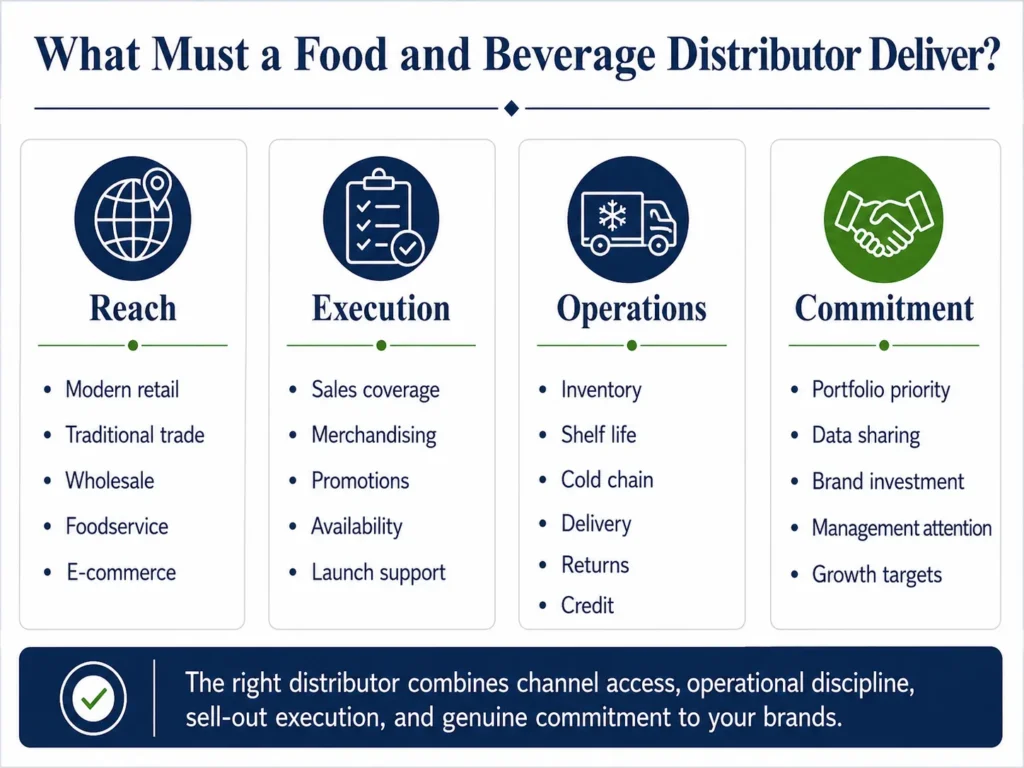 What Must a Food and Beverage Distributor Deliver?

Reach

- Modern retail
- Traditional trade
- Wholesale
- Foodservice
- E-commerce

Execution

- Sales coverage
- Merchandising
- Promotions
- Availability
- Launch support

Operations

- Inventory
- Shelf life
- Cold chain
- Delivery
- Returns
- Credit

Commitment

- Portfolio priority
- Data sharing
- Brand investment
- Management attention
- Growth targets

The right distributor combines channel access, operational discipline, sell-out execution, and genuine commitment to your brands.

■ ■ ■ ■ ■ ■ ■

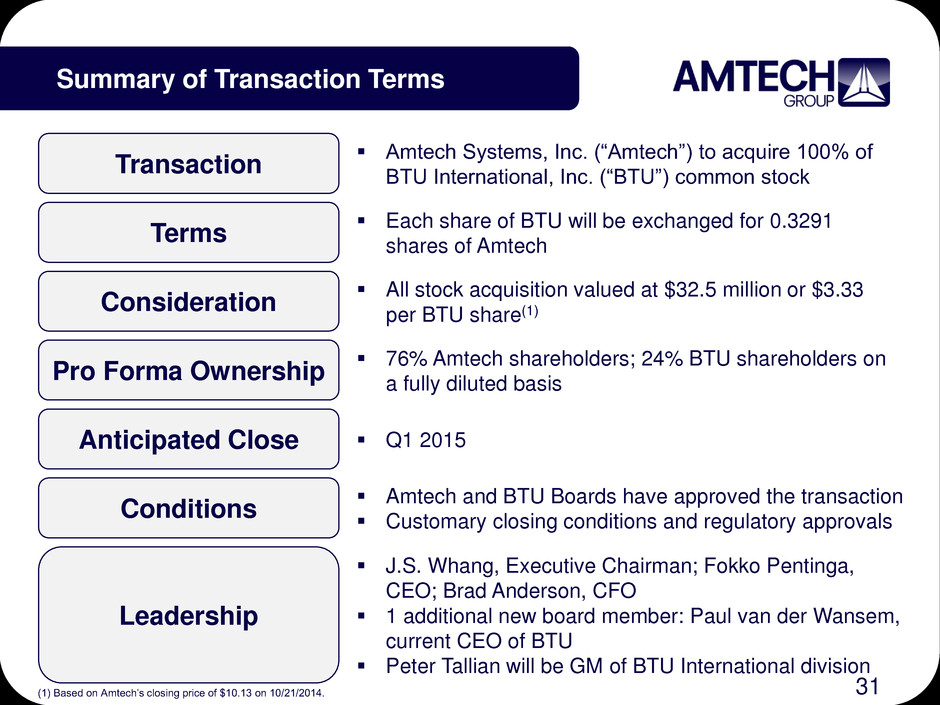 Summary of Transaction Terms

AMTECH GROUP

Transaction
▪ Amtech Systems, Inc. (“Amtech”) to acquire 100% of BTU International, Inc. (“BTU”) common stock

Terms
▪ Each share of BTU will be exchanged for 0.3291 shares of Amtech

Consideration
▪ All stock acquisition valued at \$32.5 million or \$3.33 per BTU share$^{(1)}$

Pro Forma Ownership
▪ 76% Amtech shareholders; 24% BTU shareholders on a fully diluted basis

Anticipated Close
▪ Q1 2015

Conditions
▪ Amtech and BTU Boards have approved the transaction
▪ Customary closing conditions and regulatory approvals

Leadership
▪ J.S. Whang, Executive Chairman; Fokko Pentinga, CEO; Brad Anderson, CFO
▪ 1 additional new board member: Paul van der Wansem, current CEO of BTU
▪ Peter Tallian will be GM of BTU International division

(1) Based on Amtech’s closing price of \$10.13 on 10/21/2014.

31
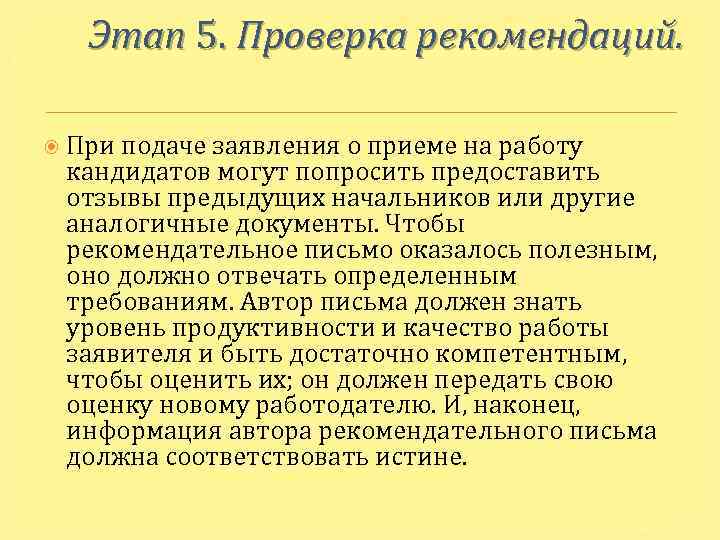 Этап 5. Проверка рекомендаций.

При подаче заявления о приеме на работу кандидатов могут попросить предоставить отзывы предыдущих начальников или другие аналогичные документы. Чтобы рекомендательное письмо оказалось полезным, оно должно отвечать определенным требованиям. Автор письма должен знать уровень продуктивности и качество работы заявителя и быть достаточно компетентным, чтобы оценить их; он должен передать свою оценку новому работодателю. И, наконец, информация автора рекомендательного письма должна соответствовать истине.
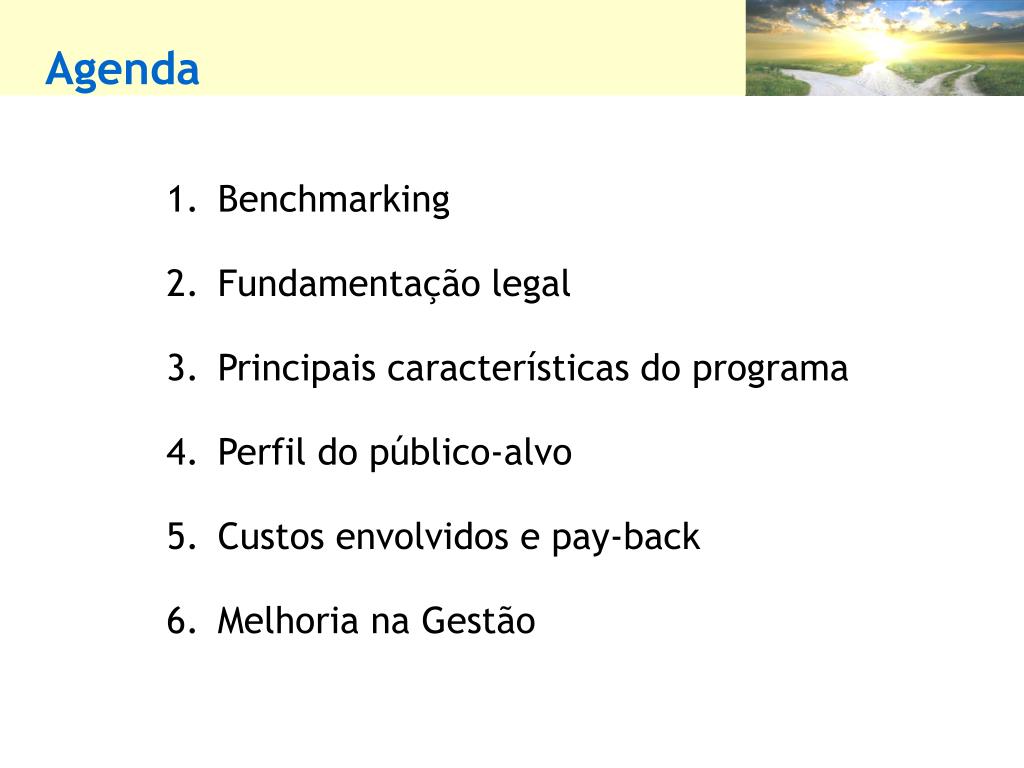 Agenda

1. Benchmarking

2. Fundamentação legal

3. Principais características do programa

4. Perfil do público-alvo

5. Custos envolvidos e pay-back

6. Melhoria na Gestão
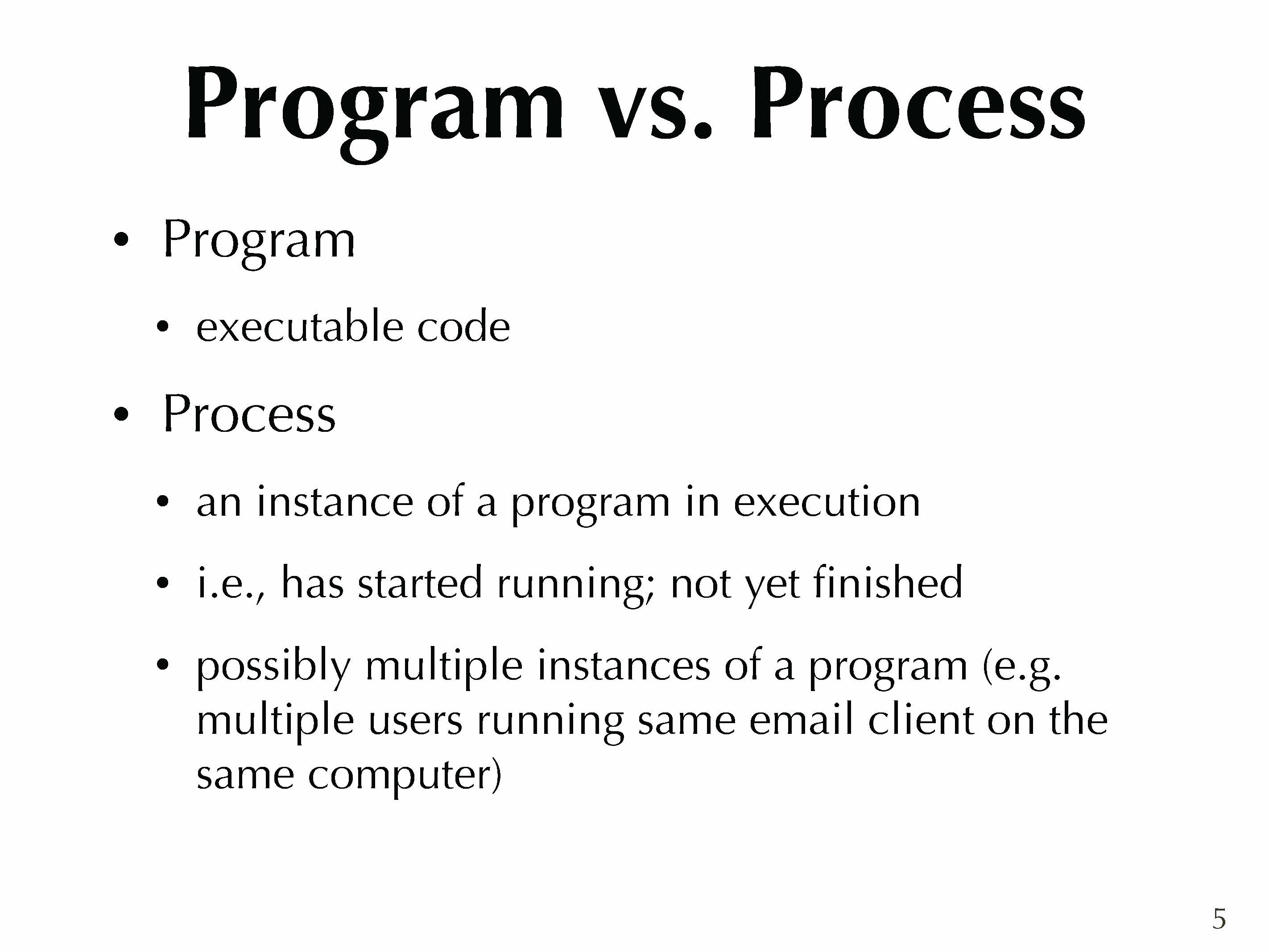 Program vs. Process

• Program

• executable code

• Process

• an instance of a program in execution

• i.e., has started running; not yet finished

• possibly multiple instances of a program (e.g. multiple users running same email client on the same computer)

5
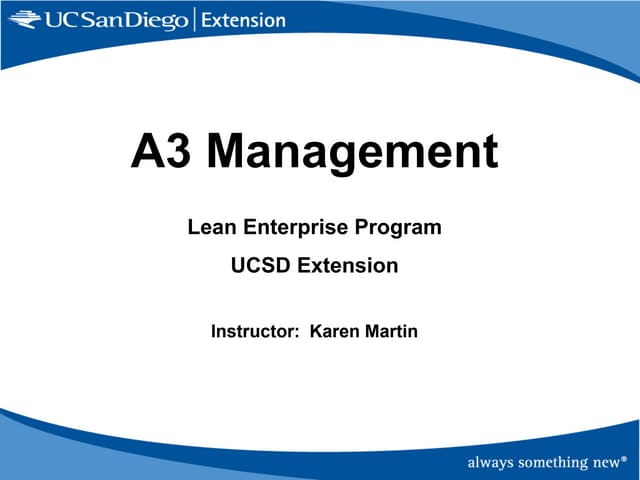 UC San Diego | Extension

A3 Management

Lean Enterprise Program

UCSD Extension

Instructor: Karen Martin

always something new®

■ ■ ■ ■ ■ ■ ■

> AIM OF THE EXERCISE
Quote word for word only the lines above from the one containing "What Must a" through the one containing "- Brand investment". Pictures stay out of your copy.

> SOLVED EXERCISE
 What Must a Food and Beverage Distributor Deliver?

Reach

- Modern retail
- Traditional trade
- Wholesale
- Foodservice
- E-commerce

Execution

- Sales coverage
- Merchandising
- Promotions
- Availability
- Launch support

Operations

- Inventory
- Shelf life
- Cold chain
- Delivery
- Returns
- Credit

Commitment

- Portfolio priority
- Data sharing
- Brand investment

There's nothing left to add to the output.